‘How to Define Success’: Teachers explore Finnish school system


Provided by Beth Wahl

Upper school French teacher Galina Tchourilova reviews material at the Council for Creative Education (CCE) Finland conference. The conference, which lasted five days, took place over the February break.

Do you dream of a land without tests or homework? Of a world freed from the clutches of the SAT, AP exams and, worst of all, the dreaded mid-chapter assessment? Look no further than Finland.

Famously known as the happiest country in the world, Finland boasts marvels like the Northern Lights, reindeer jerky and free healthcare. Yet one of its most renowned accomplishments is the school system; despite skipping kindergarten to delay student enrollment until the age of seven, Finland consistently ranks as one of the best education systems globally, according to studies from organizations like the World Economics Forum. To learn more about the processes behind this success, teachers from the Harker upper, middle and lower school campuses visited a five-day professional development workshop organized by the Council for Creative Education (CCE) Finland during the week of Feb. 13.

Teachers Andi Bo, Ali Bo, Elizabeth Brumbaugh, Mark Janda, Vandana Kadam, Tina Kim, Cindy Proctor, Rajasree Swaminathan, Galina Tchourilova and Dr.
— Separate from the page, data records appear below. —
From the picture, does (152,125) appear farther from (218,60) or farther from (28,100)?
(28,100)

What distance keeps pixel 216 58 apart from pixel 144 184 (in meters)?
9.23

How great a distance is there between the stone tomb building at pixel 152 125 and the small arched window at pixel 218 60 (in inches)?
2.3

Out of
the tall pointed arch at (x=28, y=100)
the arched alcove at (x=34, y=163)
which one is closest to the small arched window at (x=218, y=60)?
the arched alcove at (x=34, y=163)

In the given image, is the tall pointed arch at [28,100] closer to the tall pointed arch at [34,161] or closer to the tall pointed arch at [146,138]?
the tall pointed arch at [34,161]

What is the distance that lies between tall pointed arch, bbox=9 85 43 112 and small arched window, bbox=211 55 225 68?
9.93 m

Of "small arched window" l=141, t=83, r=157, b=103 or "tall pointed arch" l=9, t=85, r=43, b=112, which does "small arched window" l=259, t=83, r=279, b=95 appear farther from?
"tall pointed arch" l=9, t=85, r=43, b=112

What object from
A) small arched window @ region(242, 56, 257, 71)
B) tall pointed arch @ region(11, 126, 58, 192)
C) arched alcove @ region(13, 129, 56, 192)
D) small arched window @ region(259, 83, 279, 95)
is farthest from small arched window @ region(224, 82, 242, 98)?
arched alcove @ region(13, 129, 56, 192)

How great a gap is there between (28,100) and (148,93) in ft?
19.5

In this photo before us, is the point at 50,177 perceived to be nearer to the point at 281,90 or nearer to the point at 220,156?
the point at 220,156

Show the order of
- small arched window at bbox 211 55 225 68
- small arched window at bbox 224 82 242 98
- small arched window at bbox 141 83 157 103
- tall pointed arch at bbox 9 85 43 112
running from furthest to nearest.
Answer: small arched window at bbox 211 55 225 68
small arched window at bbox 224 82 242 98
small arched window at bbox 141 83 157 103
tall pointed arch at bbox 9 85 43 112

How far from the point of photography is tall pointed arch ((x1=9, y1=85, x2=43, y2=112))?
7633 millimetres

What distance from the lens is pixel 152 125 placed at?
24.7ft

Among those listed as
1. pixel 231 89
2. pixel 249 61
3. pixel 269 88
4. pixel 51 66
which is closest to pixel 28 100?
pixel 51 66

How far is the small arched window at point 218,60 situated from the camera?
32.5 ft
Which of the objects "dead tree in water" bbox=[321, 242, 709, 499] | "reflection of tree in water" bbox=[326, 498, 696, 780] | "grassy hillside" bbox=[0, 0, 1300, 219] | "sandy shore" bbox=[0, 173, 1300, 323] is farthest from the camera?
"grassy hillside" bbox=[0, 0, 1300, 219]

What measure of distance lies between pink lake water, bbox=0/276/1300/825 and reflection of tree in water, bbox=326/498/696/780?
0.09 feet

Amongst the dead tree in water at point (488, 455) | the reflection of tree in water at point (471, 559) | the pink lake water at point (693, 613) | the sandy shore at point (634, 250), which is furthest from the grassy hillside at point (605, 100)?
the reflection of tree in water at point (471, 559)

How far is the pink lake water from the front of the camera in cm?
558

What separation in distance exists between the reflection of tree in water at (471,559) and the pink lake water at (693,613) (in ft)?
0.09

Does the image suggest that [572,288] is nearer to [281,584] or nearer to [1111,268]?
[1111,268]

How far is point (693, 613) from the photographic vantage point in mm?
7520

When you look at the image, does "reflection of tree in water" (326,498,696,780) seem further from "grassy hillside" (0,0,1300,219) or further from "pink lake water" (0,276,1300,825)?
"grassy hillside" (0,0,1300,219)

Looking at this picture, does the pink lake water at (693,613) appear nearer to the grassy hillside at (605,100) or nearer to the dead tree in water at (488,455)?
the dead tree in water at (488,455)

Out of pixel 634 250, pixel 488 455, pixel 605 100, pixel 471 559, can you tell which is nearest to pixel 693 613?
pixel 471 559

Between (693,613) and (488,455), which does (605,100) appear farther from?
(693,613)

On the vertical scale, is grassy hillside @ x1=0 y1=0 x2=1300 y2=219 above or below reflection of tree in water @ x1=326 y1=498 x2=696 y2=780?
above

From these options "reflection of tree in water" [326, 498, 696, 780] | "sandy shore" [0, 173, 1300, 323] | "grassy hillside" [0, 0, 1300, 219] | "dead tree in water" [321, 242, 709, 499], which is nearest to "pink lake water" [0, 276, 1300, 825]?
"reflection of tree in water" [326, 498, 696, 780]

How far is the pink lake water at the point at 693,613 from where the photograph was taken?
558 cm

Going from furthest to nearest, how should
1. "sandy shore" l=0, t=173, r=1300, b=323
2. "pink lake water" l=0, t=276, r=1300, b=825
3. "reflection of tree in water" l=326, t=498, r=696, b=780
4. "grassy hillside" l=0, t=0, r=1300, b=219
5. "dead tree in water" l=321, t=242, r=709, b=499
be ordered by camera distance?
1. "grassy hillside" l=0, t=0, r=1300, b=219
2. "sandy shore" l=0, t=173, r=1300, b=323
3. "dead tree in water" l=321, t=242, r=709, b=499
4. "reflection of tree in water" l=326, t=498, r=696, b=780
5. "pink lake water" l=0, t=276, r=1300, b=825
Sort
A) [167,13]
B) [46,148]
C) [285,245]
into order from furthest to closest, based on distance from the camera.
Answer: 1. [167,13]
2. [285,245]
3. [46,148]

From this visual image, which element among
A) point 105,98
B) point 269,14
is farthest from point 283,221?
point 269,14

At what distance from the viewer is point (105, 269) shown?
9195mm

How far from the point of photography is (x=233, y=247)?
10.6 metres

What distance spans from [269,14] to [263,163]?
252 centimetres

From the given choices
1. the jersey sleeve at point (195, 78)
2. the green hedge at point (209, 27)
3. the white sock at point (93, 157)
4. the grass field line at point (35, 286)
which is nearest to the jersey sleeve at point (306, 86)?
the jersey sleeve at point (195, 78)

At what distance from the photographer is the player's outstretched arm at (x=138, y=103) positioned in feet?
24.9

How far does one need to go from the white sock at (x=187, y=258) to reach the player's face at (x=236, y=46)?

Beth Wahl began the conference with a workshop on Finnish culture and history, followed by three days of visiting various schools and surveying classes and students. On the last day, they partook in an action-oriented session to discuss what they had learned and what they would like to incorporate into their classes at Harker.

According to the teachers’ observations, the Finnish school system is generally less rigid than the American system and encourages students’ self-sufficiency, whether that be through leaving their own students alone during class time or having them take public transport alone from an early age. Upper school english teacher Dr. Beth Wahl frequently observed the Finnish students’ resulting independence and the bond that formed between the teachers and students.

“When we talked to the kids from the middle school, there was no teacher sitting there, telling them what to do or reframing what they were saying,” Dr. Wahl said. “It was just the kids talking to us. There’s a tremendous amount of trust between teachers and students and they don’t feel like they have to censor the kids or any need to tell them what to do. I found that really empowering, both as a teacher and as a parent myself, to see that kind of trust.”

Harker teachers also noticed a lack of competition in Finnish schools, with students appearing less stressed in comparison to those of the Harker community. A major factor in reducing pressure is the difference in test frequency, as Finnish schools rarely formally assess students outside of the final matriculation exam, which students take as an application to university. Middle school Mathematics Department Chair Vandana Kadam was curious about student stress and anxiety, so an opportunity to go and specifically look at schools in Finland where students’ experiences were different piqued her interest.

“Students in Finland don’t have tests or homework; that is such a foreign idea to us,” Kadam said. “I know that there’s a lot of stress that Harker students feel from tests in our school, assessments in general. It’ll be great for us to bring [fewer tests] to our school, if it’s a possibility for our system to see if we can achieve things that the Finnish education system is achieving without tests.”

While Finnish students face many obstacles similar to those American students experience, like college entrance exams, the Finnish administrators underscored the importance of students participating in their studies to uplift their community. Upper school history teacher Mark Janda highlighted the Finnish focus on developing a society and culture rather than individuals.

“Finnish culture, to begin with, does not particularly prize competition,” Janda said. “And to some degree, they seem to shun competition. They have relatively little wealth disparity, and they have a government school funding system that funds all schools. They explained that for 100 years it has been a belief that if you want to build a particular kind of society, you have to start with children. So you build your society with schools, and you accept that build[ing] it is going to take a generation.”

Several teachers viewed the differences between Harker and Finnish schools as opportunities for growth. After the conference, they arrived home with new ideas and principles to implement into the Harker community to help students and faculty members thrive. Kadam specifically hoped to adopt the Finnish habit of collaborating through group projects and games rather than working as individuals, while simultaneously allowing students more independence.

“What I have been noticing is that [as] I’m doing a project, there’s a lot more I can do to systemize it in a way, [based on] what the [Finnish] did,” Kadam said. “I realized that I can make the kids take even bigger ownership of this project by coming up with the rubric. So, the projects are definitely something that I would like to bring into my classroom, or maybe introduce some games that will help the kids understand better.”

Along with lending students more trust and creating more room for collaboration, teachers emphasized the idea of “celebration without competition,” and how Harker can learn to apply it in the community.

“First, we can think about our values, and how to define success,” Janda said. “We can look at it as about achieving a sense of contentment, a sense of responsibility or a sense of autonomy, but also with a connection to the rest of your community, instead of grades and college admissions. So, I would like to think, how do we redefine our values?”